> _Exercise_
State how many lines in the listing below include the word "both", and add nothing besides the number.

> _Supplied material_

+===+

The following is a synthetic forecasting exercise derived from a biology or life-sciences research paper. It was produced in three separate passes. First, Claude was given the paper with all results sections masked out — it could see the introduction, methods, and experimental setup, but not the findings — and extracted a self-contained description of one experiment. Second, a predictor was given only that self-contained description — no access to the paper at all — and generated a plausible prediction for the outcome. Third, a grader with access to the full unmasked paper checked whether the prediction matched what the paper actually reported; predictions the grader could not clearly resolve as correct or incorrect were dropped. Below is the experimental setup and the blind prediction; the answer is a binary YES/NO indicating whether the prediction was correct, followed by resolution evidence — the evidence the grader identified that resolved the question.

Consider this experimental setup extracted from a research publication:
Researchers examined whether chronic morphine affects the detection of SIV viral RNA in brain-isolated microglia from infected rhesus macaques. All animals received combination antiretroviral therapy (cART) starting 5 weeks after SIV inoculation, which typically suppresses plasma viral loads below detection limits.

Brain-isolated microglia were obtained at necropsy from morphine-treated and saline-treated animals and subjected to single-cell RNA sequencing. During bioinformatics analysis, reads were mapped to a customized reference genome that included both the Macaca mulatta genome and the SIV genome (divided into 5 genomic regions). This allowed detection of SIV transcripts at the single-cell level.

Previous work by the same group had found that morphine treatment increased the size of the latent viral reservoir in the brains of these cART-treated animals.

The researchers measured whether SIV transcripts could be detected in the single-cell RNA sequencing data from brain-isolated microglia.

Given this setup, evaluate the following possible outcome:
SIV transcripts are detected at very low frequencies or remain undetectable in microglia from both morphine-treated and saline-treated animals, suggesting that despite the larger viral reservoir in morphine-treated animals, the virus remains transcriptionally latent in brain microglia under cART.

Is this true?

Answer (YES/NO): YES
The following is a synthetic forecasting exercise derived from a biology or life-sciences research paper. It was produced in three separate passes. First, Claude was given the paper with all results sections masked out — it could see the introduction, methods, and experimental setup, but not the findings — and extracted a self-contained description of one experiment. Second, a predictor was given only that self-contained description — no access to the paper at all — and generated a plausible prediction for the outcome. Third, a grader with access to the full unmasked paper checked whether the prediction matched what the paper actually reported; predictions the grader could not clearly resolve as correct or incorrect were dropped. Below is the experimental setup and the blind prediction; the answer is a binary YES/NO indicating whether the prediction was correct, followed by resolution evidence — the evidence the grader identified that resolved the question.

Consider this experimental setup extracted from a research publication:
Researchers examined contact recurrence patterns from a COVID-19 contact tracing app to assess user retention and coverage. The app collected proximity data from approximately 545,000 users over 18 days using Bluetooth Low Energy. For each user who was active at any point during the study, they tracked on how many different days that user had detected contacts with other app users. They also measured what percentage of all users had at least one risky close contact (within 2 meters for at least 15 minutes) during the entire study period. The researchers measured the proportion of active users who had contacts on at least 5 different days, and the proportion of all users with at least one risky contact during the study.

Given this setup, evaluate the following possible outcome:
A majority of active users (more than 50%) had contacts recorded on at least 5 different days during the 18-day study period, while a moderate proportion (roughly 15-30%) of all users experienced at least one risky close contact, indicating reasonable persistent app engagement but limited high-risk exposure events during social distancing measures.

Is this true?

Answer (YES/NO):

+===+

> _Answer to this exercise_
2